The Kendrick standard dual channel dew heater controller is simple, easy to use, compact and lightweight. It has four 12 VDC power outputs with a total 14 amp capacity. There are two separate control knobs, each knob controlling two outputs over a 0% to 100% power range. There is a tactile click indication at 50% power on both knobs. The sleek plastic case measures 3" long x 4" wide x 1.35" deep (1.75" counting the control knobs). There are two LED indicators, one for each channel, to show when the power is on. The controller has a fused male cigarette lighter plug on a detachable 6' long cord. This allows connection to a car's cigarette lighter plug or (preferably) a rechargeable 12V DC battery (to avoid accidentally draining your car battery and leaving you stuck at your dark sky site after a night of observing). The Kendrick standard controller is fused onboard. There are four RCA jacks on the controller into which you can plug your heater strips. With the addition of an optional RCA splitter cord or cords, 5 to 6 heaters can be attached, as long as you don't exceed the maximum output capacity of the controller. This would allow you, for example, to use heaters for the main objective of a small scope, both ends of a finder or guide scope, an eyepiece and a Telrad.

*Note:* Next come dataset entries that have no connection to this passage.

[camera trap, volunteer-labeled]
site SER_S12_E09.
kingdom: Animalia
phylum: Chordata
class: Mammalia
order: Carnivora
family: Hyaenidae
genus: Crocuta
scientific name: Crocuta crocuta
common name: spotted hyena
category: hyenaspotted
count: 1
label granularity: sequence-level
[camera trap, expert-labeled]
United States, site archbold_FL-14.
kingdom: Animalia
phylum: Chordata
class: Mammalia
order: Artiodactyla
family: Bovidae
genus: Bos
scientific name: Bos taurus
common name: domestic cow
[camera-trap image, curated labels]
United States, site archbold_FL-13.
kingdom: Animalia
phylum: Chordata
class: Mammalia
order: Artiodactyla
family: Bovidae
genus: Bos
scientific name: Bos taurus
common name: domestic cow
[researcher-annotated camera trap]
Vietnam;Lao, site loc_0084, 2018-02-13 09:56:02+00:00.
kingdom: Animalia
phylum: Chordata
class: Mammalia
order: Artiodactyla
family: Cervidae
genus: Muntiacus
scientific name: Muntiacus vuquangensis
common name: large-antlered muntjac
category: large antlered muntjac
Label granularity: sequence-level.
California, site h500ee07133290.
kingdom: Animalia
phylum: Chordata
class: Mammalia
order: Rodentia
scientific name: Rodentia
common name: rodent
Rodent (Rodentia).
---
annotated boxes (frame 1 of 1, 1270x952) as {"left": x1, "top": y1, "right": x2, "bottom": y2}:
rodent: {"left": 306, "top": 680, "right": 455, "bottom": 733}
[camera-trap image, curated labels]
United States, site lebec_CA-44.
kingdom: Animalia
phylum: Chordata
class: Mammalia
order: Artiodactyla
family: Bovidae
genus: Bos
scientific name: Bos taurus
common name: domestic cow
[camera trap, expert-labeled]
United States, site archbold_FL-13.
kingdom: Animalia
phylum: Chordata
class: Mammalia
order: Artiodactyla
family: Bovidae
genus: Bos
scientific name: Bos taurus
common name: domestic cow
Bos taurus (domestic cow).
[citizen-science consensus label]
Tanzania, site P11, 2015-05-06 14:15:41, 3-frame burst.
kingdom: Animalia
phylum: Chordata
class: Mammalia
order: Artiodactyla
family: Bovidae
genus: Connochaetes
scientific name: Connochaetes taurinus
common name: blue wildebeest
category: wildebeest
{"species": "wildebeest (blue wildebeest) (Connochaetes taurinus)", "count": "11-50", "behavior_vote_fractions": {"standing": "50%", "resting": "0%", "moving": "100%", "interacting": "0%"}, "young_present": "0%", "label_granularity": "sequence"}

This Kendrick standard controller uses MOSFET (metal oxide semiconductor field effect transistor) transistors in the controller circuit board and each power output so there are no voltage drops. This gives you the best possible performance out of your heater strips. There is a low voltage cut-off control with an LED indicator light (a Kendrick standard) and there is an LED overcurrent indicator at both outputs. In addition, the Kendrick controller is reverse polarity protected.
The power output from the Kendrick controller can be varied from 0% to 100%. As the controller is a Pulse Width Modulation duty cycle switch, it controls the power going to your heaters by turning the power on and off many times each minute. When the controller is set to the 50% point, for example, the heaters draw the same amount of current whenever they are on, but they are on only 50% of the time. Low to medium is the recommended setting for most observing conditions. The controller is RFI (radio frequency interference) free, an absolute necessity if you are digital imager.